--- Document excerpt ---
★ ★ ★

INTRODUCTION

In 2010–2016, US gross drug spending grew by 30%, exceeding $450 billion in 2016.1, 2 Net spending, however, grew slower due to manufacturer discounts2—mostly in the form of rebates to insurers and pharmaceutical benefit managers negotiated in exchange for placement of drugs in preferred formulary tier. The Government Accountability Office estimates that in 2016 manufacturer discounts in Medicare Part D accounted for $29 billion, or 20% of Part D spending.3 Due to the confidential nature of negotiations, rebates and discounts are proprietary, and prior research has not been able to identify which drugs account for the majority of these discounts. We used indirect estimates of discounts from SSR Health4, 5 to identify the top drugs and therapeutic classes contributing to manufacturer discounts in Part D.

METHODS

Using the Medicare Part D spending dashboard,6 we identified 6 high-expenditure therapeutic classes with large rebates based on prior research,5 including insulins, non-insulin antidiabetics, inhalers, hepatitis C direct-acting antivirals (DAAs), direct oral anticoagulants (DOACs), and tumor necrosis factor (TNF) inhibitors. We extracted total Medicare Part D spending in 2016 for all drugs within these classes (n = 80).

We obtained SSR Health data on discounts for branded medications whose US sales are reported by publicly traded companies.7 These data have been used in peer-reviewed research.4, 5 SSR Health estimates prices net of discounts by dividing company-reported sales for each product by the number of units sold.7 Discounts are estimated as the difference between list and net prices, and are separately calculated for Medicaid and other payers.

For each drug in selected therapeutic classes, we estimated Part D discounts in 2016 US dollars by multiplying total spending reported in the dashboard by the 2016 average non-Medicaid discount from SSR Health. We used the non-Medicaid discount because SSR Health is not able to separately estimate discounts for Medicare.5, 7 We then estimated what proportion of the $29 billion in total Medicare Part D discounts was accounted for by each drug and therapeutic class.

★ ★ ★

--- Records supplied ---

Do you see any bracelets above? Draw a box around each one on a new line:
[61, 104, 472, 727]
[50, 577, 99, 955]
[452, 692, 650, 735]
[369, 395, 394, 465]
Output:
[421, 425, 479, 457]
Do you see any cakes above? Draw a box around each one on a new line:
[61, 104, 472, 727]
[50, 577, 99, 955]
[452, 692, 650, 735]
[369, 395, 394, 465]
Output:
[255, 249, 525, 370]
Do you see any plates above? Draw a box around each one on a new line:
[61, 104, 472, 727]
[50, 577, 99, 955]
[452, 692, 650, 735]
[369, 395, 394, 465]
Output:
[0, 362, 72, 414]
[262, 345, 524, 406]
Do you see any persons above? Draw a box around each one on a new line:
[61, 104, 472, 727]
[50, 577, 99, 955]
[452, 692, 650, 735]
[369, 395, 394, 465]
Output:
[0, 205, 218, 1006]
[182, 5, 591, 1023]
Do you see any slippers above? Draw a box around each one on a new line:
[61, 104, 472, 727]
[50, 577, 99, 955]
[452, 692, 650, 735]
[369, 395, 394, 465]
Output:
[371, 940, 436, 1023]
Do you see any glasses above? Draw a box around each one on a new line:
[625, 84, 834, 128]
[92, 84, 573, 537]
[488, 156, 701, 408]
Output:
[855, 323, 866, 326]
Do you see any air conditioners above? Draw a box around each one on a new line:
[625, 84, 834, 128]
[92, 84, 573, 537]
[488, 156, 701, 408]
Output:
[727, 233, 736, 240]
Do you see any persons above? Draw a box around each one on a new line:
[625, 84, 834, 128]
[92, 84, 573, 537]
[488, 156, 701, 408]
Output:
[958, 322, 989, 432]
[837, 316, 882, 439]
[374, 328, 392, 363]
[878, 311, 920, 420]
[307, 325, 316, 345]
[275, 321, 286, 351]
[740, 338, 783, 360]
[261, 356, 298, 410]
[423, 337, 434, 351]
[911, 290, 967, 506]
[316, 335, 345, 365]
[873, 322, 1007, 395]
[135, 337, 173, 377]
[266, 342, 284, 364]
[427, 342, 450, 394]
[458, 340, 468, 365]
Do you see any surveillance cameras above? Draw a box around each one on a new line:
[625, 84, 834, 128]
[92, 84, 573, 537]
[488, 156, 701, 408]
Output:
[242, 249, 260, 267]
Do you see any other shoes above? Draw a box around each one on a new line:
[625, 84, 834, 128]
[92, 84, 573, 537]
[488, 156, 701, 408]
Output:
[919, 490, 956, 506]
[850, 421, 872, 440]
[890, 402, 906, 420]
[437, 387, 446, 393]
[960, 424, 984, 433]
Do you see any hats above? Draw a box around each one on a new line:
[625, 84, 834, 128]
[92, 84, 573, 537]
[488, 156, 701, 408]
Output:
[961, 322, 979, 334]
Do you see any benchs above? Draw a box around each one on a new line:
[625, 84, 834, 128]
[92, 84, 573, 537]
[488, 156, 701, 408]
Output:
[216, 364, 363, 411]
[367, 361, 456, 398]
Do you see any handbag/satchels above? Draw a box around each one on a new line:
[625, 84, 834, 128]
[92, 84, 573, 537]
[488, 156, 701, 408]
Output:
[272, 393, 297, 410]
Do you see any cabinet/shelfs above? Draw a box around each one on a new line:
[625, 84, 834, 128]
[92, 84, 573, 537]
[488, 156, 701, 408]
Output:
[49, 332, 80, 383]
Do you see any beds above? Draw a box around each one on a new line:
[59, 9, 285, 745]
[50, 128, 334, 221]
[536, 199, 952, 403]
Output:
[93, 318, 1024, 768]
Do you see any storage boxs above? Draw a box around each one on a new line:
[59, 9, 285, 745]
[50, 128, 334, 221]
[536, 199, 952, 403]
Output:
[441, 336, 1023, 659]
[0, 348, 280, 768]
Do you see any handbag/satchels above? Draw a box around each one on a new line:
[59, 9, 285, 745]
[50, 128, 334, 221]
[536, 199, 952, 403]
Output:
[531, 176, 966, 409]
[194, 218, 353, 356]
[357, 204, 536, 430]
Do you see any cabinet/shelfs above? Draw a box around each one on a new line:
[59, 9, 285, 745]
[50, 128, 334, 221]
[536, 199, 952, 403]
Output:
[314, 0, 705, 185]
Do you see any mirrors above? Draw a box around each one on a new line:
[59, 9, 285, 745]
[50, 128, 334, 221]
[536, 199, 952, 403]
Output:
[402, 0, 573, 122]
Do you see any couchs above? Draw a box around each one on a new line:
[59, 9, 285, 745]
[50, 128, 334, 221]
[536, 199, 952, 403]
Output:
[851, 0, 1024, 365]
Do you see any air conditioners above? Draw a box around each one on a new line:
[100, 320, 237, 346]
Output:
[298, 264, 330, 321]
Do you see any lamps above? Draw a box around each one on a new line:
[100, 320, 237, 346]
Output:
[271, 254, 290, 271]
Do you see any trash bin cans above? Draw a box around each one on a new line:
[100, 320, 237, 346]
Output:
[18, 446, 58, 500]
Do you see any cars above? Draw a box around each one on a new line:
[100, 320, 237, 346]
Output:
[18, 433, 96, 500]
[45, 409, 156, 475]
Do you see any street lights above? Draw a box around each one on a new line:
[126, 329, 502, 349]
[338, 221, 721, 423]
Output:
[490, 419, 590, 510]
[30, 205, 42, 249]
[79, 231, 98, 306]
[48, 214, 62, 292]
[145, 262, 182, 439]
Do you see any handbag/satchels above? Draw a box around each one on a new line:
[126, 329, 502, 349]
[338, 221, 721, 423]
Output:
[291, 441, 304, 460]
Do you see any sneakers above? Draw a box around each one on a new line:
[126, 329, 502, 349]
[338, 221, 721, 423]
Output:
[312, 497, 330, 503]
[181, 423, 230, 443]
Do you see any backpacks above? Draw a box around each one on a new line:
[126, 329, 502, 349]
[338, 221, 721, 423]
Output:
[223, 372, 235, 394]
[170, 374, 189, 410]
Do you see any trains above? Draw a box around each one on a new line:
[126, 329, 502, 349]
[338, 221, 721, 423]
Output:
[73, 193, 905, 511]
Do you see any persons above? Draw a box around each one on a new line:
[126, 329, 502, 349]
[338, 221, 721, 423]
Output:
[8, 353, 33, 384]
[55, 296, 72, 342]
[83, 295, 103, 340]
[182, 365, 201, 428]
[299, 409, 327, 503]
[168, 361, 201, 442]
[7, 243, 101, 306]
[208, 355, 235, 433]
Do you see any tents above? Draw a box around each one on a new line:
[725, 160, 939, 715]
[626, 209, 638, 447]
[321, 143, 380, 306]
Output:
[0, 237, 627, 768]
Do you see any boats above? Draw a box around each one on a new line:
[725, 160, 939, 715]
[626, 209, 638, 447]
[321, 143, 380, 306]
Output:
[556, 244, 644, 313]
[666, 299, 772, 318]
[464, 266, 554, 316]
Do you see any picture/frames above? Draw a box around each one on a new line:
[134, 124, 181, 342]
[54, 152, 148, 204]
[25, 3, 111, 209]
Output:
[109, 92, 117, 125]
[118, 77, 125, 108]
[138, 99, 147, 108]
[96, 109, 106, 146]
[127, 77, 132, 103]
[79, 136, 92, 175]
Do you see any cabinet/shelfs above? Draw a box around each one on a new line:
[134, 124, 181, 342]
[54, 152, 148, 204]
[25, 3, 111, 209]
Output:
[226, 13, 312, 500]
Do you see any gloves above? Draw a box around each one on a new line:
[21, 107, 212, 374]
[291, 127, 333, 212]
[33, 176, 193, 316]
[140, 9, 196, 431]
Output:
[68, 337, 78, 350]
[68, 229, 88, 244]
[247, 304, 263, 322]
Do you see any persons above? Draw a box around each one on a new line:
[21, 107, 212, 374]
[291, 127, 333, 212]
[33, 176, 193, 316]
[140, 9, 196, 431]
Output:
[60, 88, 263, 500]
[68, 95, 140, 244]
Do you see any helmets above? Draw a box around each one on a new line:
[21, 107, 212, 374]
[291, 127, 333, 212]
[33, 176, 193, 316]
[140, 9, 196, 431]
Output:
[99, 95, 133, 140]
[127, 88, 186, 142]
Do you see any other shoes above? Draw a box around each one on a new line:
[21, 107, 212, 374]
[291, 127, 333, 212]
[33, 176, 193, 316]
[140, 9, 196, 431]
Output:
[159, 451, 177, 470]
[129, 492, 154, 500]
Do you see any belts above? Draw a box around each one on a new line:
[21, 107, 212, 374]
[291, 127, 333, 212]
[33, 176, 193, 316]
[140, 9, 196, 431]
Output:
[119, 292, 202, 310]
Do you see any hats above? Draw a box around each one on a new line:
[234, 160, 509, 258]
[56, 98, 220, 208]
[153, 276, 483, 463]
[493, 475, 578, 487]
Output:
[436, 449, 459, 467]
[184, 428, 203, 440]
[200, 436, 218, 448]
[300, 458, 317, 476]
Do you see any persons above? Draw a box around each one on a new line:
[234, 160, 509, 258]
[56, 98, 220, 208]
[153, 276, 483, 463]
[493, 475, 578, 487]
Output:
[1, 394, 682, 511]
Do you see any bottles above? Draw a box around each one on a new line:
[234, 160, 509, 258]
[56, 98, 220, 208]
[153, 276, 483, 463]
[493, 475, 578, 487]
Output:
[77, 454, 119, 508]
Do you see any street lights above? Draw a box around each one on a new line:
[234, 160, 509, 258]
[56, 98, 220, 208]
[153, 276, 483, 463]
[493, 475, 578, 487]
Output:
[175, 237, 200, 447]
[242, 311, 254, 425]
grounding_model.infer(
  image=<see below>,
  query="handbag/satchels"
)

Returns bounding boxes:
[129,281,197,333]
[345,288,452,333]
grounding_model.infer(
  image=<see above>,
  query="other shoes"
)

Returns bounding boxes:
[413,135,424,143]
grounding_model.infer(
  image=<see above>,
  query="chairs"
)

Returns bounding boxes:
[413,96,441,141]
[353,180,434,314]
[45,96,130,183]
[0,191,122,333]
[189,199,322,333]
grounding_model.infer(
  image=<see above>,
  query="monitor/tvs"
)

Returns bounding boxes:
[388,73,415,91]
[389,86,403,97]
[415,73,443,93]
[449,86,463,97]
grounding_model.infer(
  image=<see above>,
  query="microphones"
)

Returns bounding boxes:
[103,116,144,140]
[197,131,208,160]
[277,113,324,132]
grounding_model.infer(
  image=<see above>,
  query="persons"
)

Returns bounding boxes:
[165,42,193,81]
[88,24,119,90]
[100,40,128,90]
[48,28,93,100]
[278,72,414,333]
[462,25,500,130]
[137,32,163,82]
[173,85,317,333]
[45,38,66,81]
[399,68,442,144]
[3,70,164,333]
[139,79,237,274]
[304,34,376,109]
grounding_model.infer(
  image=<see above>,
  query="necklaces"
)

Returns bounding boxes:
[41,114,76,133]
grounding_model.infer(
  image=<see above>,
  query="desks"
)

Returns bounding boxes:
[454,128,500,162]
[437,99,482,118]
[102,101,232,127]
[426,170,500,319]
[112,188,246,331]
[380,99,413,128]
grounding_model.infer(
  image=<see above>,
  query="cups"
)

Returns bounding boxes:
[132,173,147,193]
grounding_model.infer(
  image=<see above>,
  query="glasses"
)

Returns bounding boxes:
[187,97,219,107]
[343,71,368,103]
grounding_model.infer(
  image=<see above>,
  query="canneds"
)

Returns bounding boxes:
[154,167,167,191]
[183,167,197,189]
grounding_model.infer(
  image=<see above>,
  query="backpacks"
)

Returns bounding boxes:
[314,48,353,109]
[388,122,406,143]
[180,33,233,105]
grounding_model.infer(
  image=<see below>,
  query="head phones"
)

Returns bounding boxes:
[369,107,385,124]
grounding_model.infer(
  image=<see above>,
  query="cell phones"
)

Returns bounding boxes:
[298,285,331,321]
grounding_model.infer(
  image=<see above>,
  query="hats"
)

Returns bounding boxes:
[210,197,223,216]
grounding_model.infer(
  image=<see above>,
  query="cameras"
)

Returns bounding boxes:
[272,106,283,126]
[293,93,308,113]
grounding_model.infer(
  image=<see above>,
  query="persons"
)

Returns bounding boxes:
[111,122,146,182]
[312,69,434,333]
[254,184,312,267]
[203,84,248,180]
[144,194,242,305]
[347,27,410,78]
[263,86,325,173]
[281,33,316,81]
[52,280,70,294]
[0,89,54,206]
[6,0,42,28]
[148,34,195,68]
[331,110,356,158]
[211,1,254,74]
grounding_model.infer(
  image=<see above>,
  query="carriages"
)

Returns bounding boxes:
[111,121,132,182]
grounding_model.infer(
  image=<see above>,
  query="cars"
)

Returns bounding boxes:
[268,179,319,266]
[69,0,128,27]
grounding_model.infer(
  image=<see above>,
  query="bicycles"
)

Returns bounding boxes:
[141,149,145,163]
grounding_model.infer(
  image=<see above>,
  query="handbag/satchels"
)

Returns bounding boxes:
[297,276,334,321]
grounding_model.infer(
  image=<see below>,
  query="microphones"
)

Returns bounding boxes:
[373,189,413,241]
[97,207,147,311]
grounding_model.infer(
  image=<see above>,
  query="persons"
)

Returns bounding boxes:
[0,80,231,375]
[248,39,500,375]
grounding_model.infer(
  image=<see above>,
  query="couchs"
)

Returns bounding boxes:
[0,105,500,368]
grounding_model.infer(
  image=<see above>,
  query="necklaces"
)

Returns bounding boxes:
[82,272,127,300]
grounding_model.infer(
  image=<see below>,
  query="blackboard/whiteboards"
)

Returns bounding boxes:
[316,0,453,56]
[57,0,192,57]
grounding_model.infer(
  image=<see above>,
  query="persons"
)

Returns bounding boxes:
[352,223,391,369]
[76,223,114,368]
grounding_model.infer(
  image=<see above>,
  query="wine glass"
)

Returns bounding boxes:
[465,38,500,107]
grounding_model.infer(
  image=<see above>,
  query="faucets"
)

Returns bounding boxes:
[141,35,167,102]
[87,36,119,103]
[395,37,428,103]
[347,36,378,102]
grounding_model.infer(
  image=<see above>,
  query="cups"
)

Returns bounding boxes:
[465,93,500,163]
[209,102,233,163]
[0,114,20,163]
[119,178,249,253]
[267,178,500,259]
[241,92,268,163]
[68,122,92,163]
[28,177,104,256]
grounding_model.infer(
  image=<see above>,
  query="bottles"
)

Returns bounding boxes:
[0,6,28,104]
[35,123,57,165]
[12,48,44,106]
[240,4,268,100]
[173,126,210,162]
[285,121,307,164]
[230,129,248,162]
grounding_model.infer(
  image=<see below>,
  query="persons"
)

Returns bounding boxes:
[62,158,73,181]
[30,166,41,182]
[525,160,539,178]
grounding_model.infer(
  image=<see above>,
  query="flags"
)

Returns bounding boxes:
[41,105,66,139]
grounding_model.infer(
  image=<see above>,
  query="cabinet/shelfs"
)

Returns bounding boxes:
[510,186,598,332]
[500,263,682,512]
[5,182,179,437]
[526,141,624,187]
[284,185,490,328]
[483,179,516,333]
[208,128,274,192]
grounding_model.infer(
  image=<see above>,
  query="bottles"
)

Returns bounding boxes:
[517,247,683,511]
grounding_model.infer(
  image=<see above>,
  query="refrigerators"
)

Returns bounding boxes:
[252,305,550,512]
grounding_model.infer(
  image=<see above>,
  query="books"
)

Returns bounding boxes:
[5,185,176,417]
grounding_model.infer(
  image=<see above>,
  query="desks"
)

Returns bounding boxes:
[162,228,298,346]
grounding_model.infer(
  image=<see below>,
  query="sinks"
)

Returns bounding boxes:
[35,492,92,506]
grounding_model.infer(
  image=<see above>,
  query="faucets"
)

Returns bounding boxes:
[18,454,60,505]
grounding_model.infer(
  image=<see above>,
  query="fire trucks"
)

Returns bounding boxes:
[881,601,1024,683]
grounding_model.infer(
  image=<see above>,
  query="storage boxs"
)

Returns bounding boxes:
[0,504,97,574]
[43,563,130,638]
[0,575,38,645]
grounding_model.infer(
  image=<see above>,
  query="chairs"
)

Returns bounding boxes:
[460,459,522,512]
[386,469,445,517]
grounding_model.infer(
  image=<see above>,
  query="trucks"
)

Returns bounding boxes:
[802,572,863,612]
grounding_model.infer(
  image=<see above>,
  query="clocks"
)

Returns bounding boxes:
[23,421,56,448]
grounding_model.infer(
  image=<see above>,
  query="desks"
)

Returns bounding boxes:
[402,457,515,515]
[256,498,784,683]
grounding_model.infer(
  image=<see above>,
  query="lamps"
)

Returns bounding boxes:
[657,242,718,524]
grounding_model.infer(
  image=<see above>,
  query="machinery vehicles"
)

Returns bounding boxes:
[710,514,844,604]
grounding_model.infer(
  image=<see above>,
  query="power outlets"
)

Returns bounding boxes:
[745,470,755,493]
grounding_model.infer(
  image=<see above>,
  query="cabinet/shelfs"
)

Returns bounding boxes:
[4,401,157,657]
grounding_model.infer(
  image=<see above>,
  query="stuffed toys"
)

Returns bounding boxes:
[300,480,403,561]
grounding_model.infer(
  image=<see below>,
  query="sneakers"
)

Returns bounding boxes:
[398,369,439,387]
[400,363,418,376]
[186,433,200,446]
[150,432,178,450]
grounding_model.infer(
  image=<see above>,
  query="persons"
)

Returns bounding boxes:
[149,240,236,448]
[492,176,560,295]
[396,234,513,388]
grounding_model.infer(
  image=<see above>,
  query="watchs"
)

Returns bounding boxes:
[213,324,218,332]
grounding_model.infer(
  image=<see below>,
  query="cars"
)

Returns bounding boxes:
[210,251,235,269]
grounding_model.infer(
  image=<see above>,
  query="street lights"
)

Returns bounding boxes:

★ ★ ★

--- Brief 1 ---
According to the Part D discounts excerpt, why did the authors apply the non-Medicaid discount rather than a Medicare-specific one?
--- Brief 2 ---
Pick up the Part D discounts excerpt right after its final sentence and write the text that follows.

--- Written response 1 ---
SSR Health cannot separately estimate discounts for Medicare.

--- Written response 2 ---
There were 20 drugs with missing discount data because they are manufactured by private companies, including tiotropium, ipratropium, and ipratropium/albuterol. In those cases, we used the mean discount for the remaining drugs in the class as the discount estimate and performed sensitivity analyses excluding them. Because SSR Health discounts include not only rebates from manufacturers to payers but also any other manufacturer concession such as coupon cards or 340B discounts, we performed a sensitivity analysis in which we reduce discounts by 25%.

RESULTS

Discounts and rebates for these six therapeutic classes ranged from 24% (TNF inhibitors) to 60% (insulins and DAAs) (Table 1). These six therapeutic classes accounted for nearly $22 billion, or 76% of total manufacturer discounts in Part D. With over $7 billion in discounts, insulins accounted for 24% of discounts in Part D, followed by inhalers ($5.3 billion or 18%). After excluding products with missing data, the six therapeutic classes combined accounted for 68% of total manufacturer discounts. In sensitivity analyses reducing discount estimates by 25%, the six therapeutic classes combined accounted for 55% of total discounts.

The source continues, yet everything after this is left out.